*** TEXT SECTION Section Begins ***

Question

You hear sounds at the following decibel levels: 5 dB, 10 dB, 20 dB, and 40 dB. Which sound is 10 times higher than the lowest pressure humans can hear?

A. 5 dB

B. 10 dB

C. 20 dB

D. 40 dB

**Not sure how to find this!! :( Thank you!!:)

Answer 1

we have to use this definition:
\[\Large N = 10{\log _{10}}\left( {\frac{{{P_1}}}{{{P_0}}}} \right)\]
where N is the number of decibels, and P_0 is a reference pressure

Answer 2

oh okay! how can we find what to plug in?

Answer 3

we have to know how much is the lowest pressure

Answer 4

ohhh would the lowest pressure be the 5 dB?

*** TEXT SECTION Section Ends ***

In the forum thread on decibel levels, what does N stand for in the definition given? The material after this point comes from a separate source.

*** SOURCE MATERIAL Section Begins ***

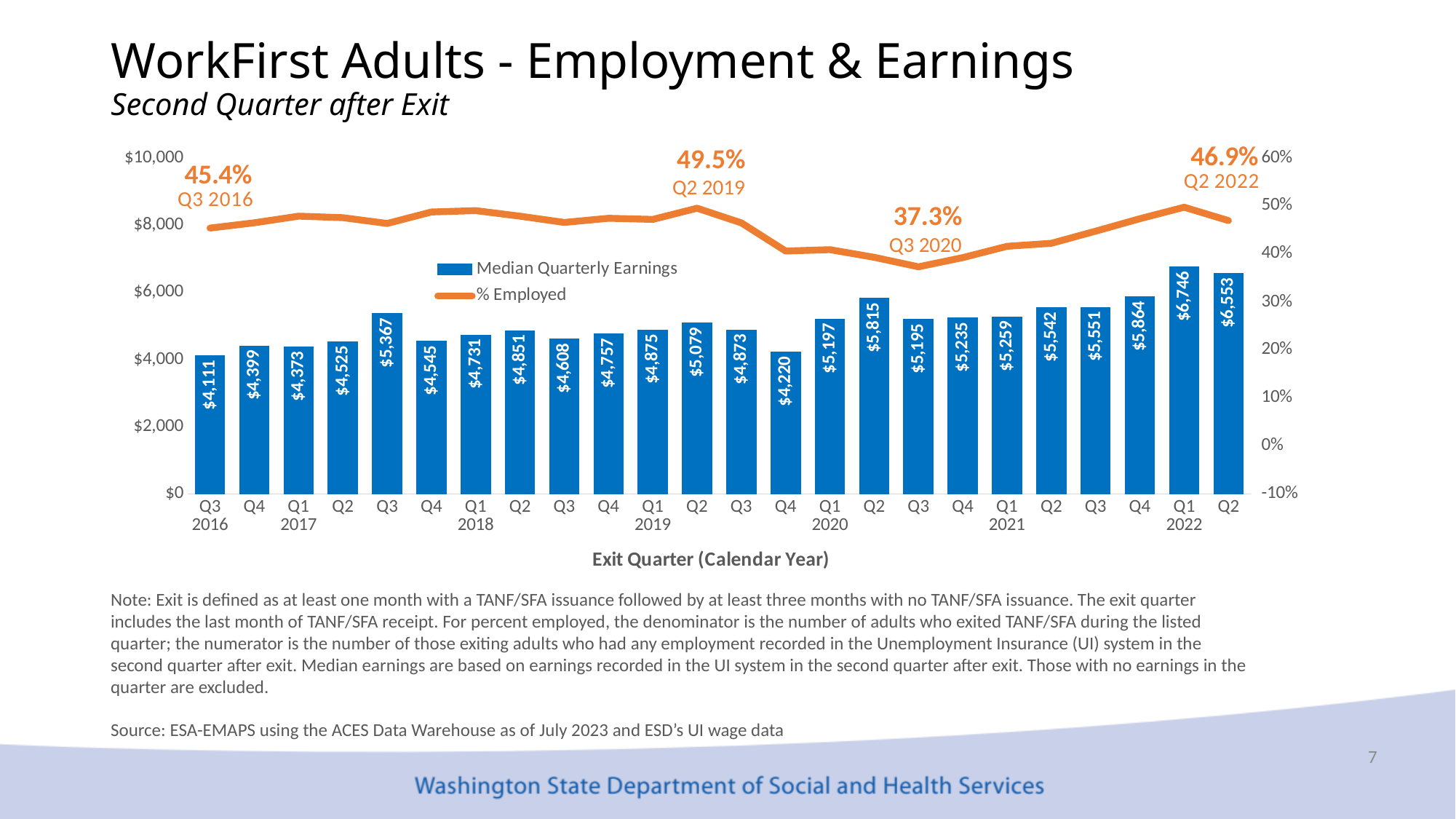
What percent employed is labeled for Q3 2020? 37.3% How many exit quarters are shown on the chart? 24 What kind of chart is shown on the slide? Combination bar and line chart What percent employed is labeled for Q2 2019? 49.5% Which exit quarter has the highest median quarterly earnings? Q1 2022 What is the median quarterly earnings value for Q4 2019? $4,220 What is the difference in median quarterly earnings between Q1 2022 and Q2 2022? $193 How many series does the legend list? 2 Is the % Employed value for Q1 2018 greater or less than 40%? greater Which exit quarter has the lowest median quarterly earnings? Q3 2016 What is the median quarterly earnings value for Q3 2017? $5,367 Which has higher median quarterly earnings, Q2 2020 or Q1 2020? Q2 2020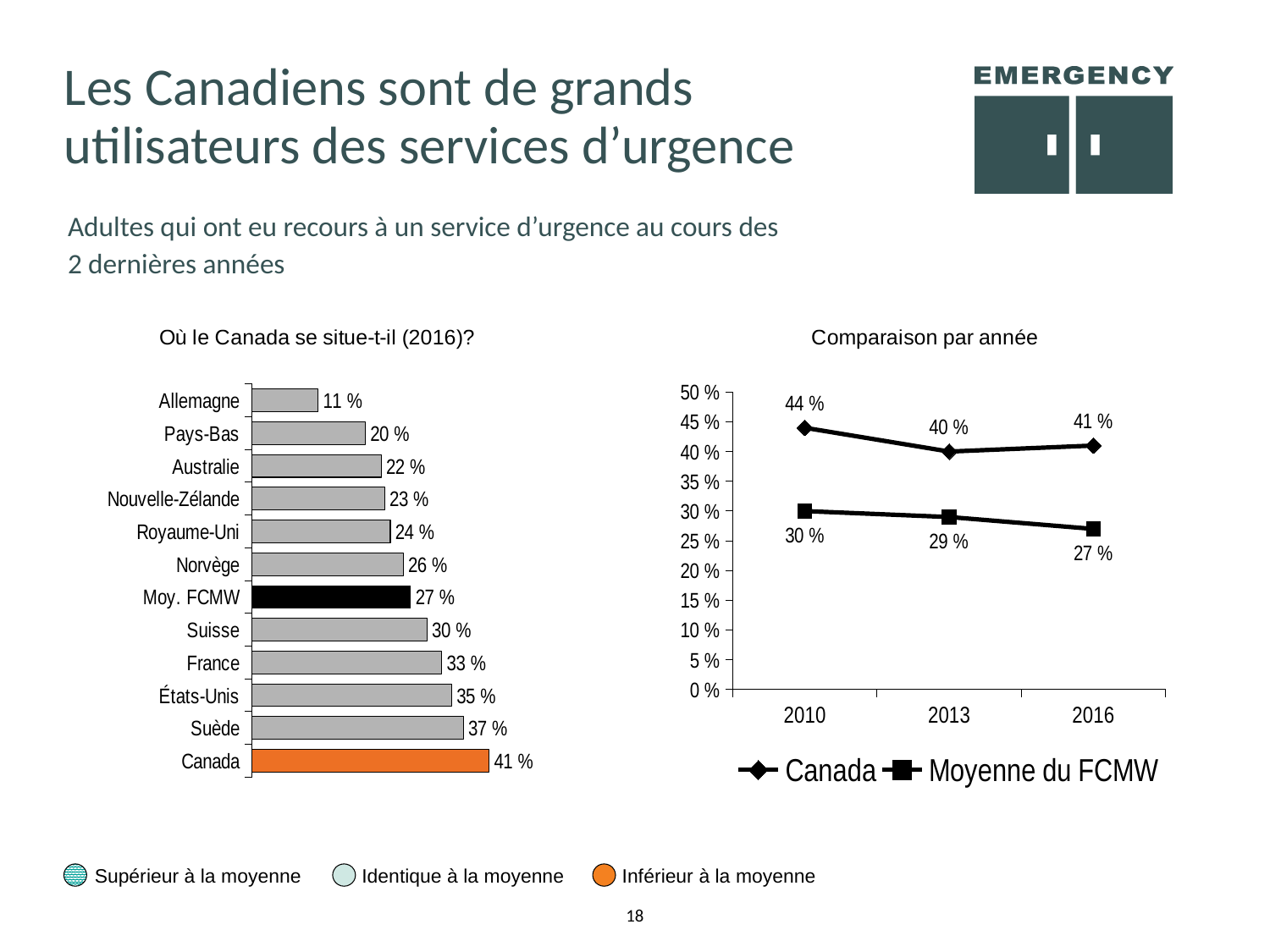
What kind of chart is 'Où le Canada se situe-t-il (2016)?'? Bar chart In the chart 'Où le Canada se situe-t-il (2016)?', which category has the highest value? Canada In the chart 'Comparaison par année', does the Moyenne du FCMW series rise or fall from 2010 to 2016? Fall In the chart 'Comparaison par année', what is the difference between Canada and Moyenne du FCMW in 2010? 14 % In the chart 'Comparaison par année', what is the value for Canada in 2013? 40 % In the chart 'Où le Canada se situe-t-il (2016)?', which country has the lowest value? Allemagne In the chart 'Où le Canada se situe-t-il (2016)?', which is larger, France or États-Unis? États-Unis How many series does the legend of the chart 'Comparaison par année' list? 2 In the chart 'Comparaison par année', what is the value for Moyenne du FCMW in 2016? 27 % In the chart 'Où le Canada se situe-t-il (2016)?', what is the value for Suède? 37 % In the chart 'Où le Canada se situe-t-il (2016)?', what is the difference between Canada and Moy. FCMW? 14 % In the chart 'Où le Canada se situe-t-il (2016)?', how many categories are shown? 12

*** SOURCE MATERIAL Section Ends ***

→ **COMPLETED EXERCISE**
N is the number of decibels.